Queridas
familias:
El domingo
que sigue a la Navidad, celebramos la fiesta de la Sagrada Familia. Recordamos
y celebramos que el Hijo de Dios, al hacerse hombre, quiso nacer y crecer en
una familia, la humilde familia de Nazaret. Contemplamos a ésta, además, en ese
momento, el más entrañable y feliz para cualquier familia, en que es visitada
por el nacimiento del primer hijo.
Con este
motivo, os escribo a las familias. Lo hago al dictado de la emoción y el
cariño, de la gratitud por haber nacido y crecido yo también en una familia,
del deseo de proclamar y reafirmar la dignidad y belleza de la familia.
Dejadme que,
antes de nada, os felicite de todo corazón a quienes tenéis la suerte de vivir
la experiencia de una vida familiar gozosa. ¡Dichosos quienes, un día, os
comprometisteis a vivir un compromiso de amor definitivo y lo seguís
manteniendo contra viento y marea! Se ha dicho que no es verdadero amante el
que no está dispuesto a amar para siempre. El amor es simultáneamente don de
Dios y tarea nuestra cotidiana.
En los tiempos
que corren, cuando me encuentro con familias que viven con tanta sencillez como
hondura su condición, me parece un pequeño milagro de la gracia de Dios. Ahí
florecen contra viento y marea aquellos valores que no pueden comprarse con
dinero: el amor, la gratuidad, el compartir, el perdón, la fidelidad sin
límites. Son valores amenazados por el mundo implacable de los intereses o por
la superficialidad de unos sentimientos que pueden acabar convirtiendo al otro
en objeto de uso y, a veces, también de abuso.
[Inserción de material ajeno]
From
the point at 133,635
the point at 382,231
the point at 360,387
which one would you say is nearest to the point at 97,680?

Las familias podéis y debéis ser
la alternativa que saque a esta sociedad nuestra de ese atasco de fracaso y
desaliento en que con frecuencia nos movemos. Hay salidas que, como dice una
experta en estos temas, por solucionar un problema, originan cien.
Que la
familia de Nazaret sea como una inyección de fuerza y de luz, cuando tantos no llegan
a descubrir ni a valorar la razón de ser de la familia, su sentido y su belleza
secreta o manifiesta. Cuántos se quedan en la anécdota de sus limitaciones, en
las dificultades de la convivencia, en sus frecuentes fracasos. Habría que
apelar a la honestidad para que no se utilicen como punto de comparación sólo
los fracasos. El arte se enseña mostrando las obras más logradas.
Tengo sumo
respeto para aquellas rupturas que quizá se hicieron inevitables. Nunca juzgaré
de su desenlace. Pero estoy convencido de que, para desestructurar una
sociedad, nada hay tan directo como desestructurar la familia y vaciar de
contenido los valores hondos que la sustentan y en ella se transmiten.
La familia
es la pieza clave de la estructura social; punto de encuentro, lugar
privilegiado donde el amor germina y crece. Un niño sin familia, se perdería en
el camino hacia la madurez, el anciano sucumbiría a la soledad; sin la familia
la sociedad se moriría de frío o de sequedad, acabaría ensombrecido el ya
difícil camino de la convivencia.
Desde el
respeto leal a quienes no comparten nuestra fe, doy gracias a Dios hoy porque
sois muchos todavía los que, iluminados los ojos de corazón, habéis descubierto
en la familia una presencia y un sentido más hondo y envolvente: habéis
atisbado un reflejo, un eco, un icono del Dios trino, que en sí mismo es
familia, relación, don, comunión substancial de amor: "A imagen suya los
creó; hombre y mujer los creó", leemos en la Biblia. Habéis descubierto su
carácter de sacramento de gracia: signo visible del amor invisible de Cristo
por la humanidad. Habéis encontrado el cuenco ideal donde acoger el agua de la
Palabra y de la fe y darla a beber a los hijos, el remanso donde uno se siente
amado por sí mismo y, por eso, donde aprende a conocer y amar al Padre Dios y a
los hermanos; el rincón donde la fe se hace fuerte antes de echarse a la vida.
¡Enhorabuena
a todos los que, a semejanza de la familia de Nazaret, padres e hijos, sois o
intentáis ser una comunidad de vida y de amor, que eso es la familia!